GIVEN PROBLEM:
Copy the entries below word for word, leaving out the pictures.

Extracted data entries:
◇ ◇ ◇ ◇ ◇ ◇ ◇

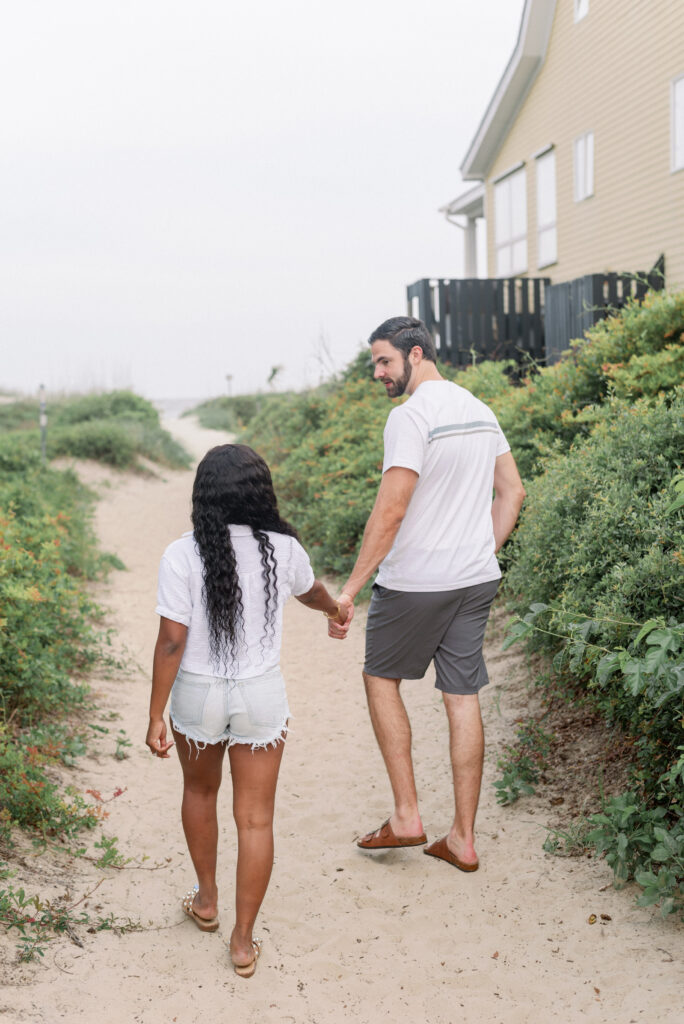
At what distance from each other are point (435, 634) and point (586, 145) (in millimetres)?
12566

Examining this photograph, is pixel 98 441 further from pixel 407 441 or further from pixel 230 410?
pixel 230 410

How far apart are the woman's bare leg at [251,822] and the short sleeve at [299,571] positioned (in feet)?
1.77

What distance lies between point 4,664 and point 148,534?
7.79 metres

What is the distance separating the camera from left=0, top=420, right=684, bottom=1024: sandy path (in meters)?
2.90

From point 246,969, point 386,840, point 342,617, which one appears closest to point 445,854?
point 386,840

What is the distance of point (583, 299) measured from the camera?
10.8 metres

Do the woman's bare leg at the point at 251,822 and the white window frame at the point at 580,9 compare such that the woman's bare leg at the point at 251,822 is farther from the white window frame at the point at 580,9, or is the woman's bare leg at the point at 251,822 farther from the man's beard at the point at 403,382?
the white window frame at the point at 580,9

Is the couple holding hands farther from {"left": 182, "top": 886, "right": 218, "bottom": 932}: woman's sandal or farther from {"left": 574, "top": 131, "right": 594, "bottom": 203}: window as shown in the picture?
{"left": 574, "top": 131, "right": 594, "bottom": 203}: window

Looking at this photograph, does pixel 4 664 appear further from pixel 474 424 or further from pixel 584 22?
pixel 584 22

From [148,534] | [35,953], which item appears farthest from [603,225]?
[35,953]

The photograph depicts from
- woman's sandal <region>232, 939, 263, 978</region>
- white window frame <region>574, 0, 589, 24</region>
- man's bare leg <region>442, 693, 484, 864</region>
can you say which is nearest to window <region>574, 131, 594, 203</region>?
white window frame <region>574, 0, 589, 24</region>

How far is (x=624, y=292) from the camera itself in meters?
11.4

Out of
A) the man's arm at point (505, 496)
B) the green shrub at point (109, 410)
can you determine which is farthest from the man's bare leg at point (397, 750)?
the green shrub at point (109, 410)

◇ ◇ ◇ ◇ ◇ ◇ ◇

THE RESPONSE:
At what distance from each other are point (435, 634) and point (586, 145) (in millimetres)?
12566

Examining this photograph, is pixel 98 441 further from pixel 407 441 or further from pixel 230 410?
pixel 230 410

How far apart are the woman's bare leg at [251,822] and the short sleeve at [299,571] positioned (in feet)?
1.77

What distance lies between point 4,664 and point 148,534?
7.79 metres

What is the distance separating the camera from left=0, top=420, right=684, bottom=1024: sandy path (in meters)?
2.90

From point 246,969, point 386,840, point 342,617, which one appears closest to point 445,854?
point 386,840

What is the distance of point (583, 299) measured from the camera?
10.8 metres

Do the woman's bare leg at the point at 251,822 and the white window frame at the point at 580,9 compare such that the woman's bare leg at the point at 251,822 is farther from the white window frame at the point at 580,9, or is the woman's bare leg at the point at 251,822 farther from the man's beard at the point at 403,382?
the white window frame at the point at 580,9

Is the couple holding hands farther from {"left": 182, "top": 886, "right": 218, "bottom": 932}: woman's sandal or farther from {"left": 574, "top": 131, "right": 594, "bottom": 203}: window as shown in the picture?
{"left": 574, "top": 131, "right": 594, "bottom": 203}: window

Looking at this photograph, does pixel 4 664 appear further from pixel 474 424 or further from pixel 584 22?
pixel 584 22

From [148,534] | [35,953], which item appears farthest from [603,225]?
[35,953]

The photograph depicts from
- woman's sandal <region>232, 939, 263, 978</region>
- white window frame <region>574, 0, 589, 24</region>
- man's bare leg <region>442, 693, 484, 864</region>
can you say which is nearest to window <region>574, 131, 594, 203</region>?
white window frame <region>574, 0, 589, 24</region>

How far is (x=624, y=292) from the camera itself in meters?
11.4

Out of
A) the man's arm at point (505, 496)
B) the green shrub at point (109, 410)
can you determine which is farthest from the man's bare leg at point (397, 750)?
the green shrub at point (109, 410)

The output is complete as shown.